**STATED TASK A**.
According to the Vitastor upgrade notes, to which versions should a cluster running 0.8.7 or earlier be upgraded before moving to 0.9.x or later?

**PROVIDED TEXT**.
So, by default, if this page doesn't contain explicit different instructions, you
can upgrade your Vitastor cluster by simply upgrading packages and restarting all
OSDs and monitors in any order.
Upgrading is performed without stopping clients (VMs/containers), you just need to
upgrade and restart servers one by one. However, ideally you should restart VMs too
to make them use the new version of the client library.
Exceptions (specific upgrade instructions):
- Upgrading <= 1.1.x to 1.2.0 or later, if you use EC n+k with k>=2, is recommended
to be performed with full downtime: first you should stop all clients, then all OSDs,
then upgrade and start everything back — because versions before 1.2.0 have several
bugs leading to invalid data being read in EC n+k, k>=2 configurations in degraded pools.
- Versions <= 0.8.7 are incompatible with versions >= 0.9.0, so you should first
upgrade from <= 0.8.7 to 0.8.8 or 0.8.9, and only then to >= 0.9.x. If you upgrade
without this intermediate step, client I/O will hang until the end of upgrade process.
- Upgrading from <= 0.5.x to >= 0.6.x is not supported.
Rollback:
- Version 1.0.0 has a new disk format, so OSDs initiaziled on 1.0.0 can't be rolled
back to 0.9.x or previous versions.
- Versions before 0.8.0 don't have vitastor-disk, so OSDs, initialized by it, won't
start with 0.7.x or 0.6.x. :-)

**DATA**.
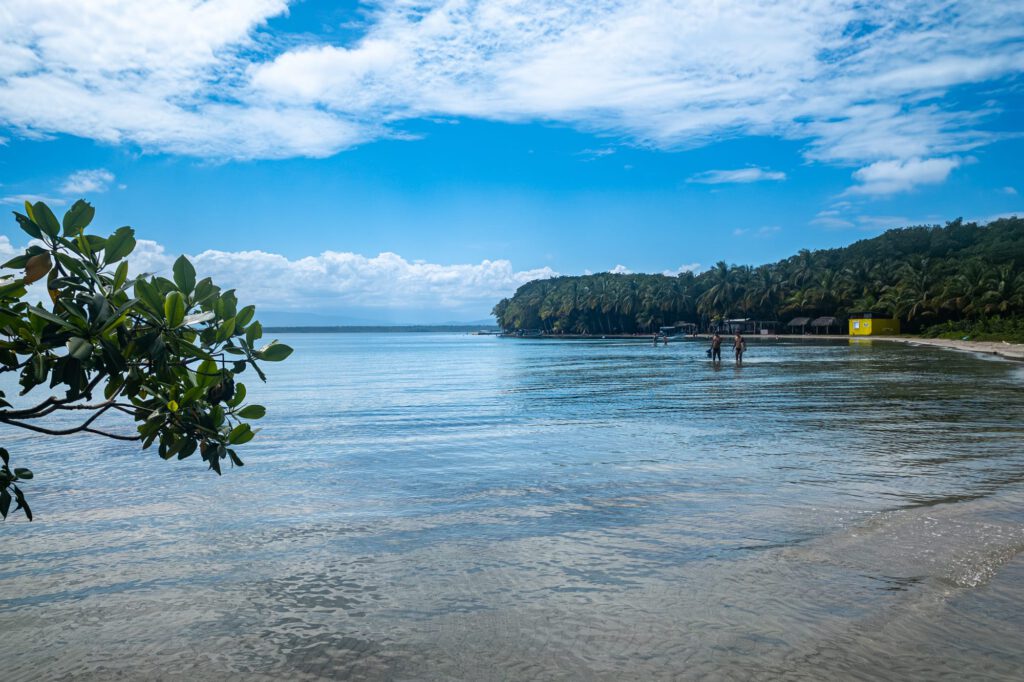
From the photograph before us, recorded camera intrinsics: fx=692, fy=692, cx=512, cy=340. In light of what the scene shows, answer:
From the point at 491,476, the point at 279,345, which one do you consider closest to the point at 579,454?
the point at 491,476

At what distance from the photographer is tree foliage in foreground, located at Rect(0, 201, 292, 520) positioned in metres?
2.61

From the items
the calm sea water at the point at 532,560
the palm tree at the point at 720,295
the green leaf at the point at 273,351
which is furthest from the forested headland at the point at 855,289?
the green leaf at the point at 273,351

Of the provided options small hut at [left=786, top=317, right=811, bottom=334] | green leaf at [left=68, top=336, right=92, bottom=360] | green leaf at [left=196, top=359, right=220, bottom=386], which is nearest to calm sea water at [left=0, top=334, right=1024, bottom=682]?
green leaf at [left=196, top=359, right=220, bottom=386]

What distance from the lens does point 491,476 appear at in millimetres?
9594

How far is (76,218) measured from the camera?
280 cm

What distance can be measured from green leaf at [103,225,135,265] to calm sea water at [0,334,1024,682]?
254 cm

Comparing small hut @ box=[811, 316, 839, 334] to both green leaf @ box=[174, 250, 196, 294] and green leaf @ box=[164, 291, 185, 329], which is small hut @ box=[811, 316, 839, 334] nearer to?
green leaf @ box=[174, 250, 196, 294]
* * *
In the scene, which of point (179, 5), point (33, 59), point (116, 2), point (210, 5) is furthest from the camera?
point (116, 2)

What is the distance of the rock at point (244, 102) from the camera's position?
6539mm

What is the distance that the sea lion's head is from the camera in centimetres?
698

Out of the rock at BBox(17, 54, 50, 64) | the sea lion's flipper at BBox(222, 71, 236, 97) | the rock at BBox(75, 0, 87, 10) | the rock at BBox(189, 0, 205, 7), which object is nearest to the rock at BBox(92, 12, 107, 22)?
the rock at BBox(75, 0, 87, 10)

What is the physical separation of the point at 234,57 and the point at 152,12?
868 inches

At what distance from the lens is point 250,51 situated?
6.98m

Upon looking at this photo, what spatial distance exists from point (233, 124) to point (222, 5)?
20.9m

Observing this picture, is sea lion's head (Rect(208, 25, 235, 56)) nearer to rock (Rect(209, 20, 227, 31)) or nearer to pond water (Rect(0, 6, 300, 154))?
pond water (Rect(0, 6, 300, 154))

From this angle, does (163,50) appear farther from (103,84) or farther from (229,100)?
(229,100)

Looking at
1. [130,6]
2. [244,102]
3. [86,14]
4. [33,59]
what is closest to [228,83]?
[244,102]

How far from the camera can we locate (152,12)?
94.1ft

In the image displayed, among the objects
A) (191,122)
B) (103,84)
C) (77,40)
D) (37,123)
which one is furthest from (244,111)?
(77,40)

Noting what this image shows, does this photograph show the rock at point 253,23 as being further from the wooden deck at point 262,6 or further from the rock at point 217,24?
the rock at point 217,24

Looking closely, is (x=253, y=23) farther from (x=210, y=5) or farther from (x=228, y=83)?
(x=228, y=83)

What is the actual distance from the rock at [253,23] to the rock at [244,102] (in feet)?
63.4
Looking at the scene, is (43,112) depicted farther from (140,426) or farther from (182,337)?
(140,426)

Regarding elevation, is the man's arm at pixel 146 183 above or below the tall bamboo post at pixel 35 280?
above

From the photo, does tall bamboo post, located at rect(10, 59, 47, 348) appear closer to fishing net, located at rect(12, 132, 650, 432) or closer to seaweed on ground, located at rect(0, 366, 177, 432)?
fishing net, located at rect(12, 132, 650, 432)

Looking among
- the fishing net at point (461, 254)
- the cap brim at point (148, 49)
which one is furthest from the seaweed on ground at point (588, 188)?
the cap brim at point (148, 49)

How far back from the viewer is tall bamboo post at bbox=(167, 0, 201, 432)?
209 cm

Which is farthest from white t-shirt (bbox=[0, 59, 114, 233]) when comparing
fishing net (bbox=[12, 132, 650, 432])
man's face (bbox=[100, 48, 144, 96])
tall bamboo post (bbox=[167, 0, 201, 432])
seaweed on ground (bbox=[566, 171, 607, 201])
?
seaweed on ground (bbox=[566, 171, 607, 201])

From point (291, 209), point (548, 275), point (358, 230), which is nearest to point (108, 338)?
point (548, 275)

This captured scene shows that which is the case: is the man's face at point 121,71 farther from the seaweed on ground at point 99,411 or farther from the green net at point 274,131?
---
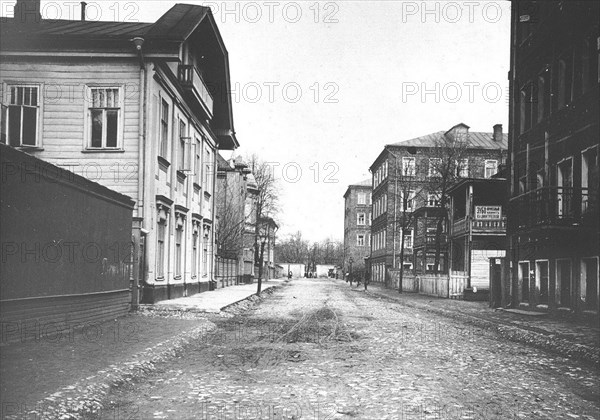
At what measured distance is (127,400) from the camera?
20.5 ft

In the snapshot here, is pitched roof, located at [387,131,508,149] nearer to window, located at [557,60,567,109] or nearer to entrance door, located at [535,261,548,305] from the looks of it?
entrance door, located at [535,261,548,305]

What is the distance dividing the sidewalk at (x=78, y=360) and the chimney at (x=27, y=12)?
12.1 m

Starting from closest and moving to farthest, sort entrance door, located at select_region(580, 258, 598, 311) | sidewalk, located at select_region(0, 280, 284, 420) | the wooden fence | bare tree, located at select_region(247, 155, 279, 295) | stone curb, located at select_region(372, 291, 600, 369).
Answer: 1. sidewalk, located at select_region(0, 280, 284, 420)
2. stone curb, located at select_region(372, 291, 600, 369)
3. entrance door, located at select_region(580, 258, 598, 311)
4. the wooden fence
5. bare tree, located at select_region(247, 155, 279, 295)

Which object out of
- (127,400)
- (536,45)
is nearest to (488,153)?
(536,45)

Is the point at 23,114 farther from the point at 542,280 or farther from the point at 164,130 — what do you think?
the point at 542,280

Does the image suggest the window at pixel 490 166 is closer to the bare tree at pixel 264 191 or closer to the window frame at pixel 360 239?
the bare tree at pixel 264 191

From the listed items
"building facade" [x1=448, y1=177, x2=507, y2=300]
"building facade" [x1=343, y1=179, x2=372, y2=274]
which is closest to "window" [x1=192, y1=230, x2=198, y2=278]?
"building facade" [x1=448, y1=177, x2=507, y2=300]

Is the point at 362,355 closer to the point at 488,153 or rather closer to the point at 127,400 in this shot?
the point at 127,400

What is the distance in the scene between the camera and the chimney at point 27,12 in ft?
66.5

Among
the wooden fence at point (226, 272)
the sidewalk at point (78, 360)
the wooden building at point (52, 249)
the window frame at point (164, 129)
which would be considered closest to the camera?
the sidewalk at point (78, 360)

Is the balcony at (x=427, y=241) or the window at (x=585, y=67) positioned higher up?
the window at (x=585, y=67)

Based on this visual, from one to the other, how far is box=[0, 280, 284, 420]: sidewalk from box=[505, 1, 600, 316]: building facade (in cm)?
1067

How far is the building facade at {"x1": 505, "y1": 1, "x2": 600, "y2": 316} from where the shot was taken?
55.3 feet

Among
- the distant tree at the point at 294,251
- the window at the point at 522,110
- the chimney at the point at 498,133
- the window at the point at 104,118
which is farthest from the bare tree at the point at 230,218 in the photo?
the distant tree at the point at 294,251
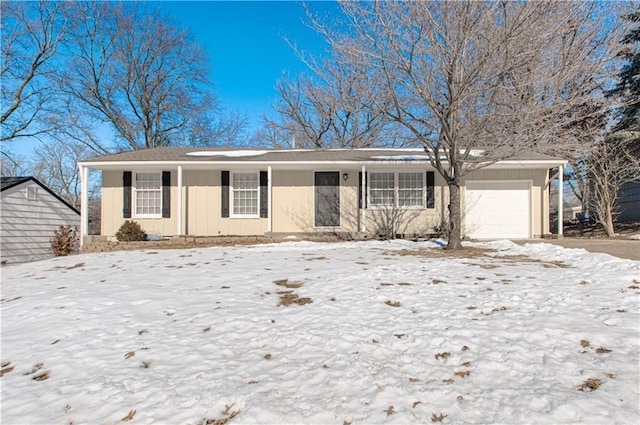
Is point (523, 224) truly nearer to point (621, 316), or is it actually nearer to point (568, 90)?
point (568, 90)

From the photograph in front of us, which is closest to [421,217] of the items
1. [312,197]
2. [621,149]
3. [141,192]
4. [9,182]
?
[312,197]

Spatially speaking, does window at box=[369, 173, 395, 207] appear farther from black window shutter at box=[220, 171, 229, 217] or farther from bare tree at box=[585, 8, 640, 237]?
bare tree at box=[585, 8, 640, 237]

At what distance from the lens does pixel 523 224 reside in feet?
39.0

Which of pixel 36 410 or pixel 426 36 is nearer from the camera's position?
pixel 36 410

**STATED TASK B**.
Count the lines of the entries above that contain the string "image", treating case as significant. Reply with the number only.

**EXERCISE OUTPUT A**.
0.8.8 or 0.8.9

**EXERCISE OUTPUT B**.
3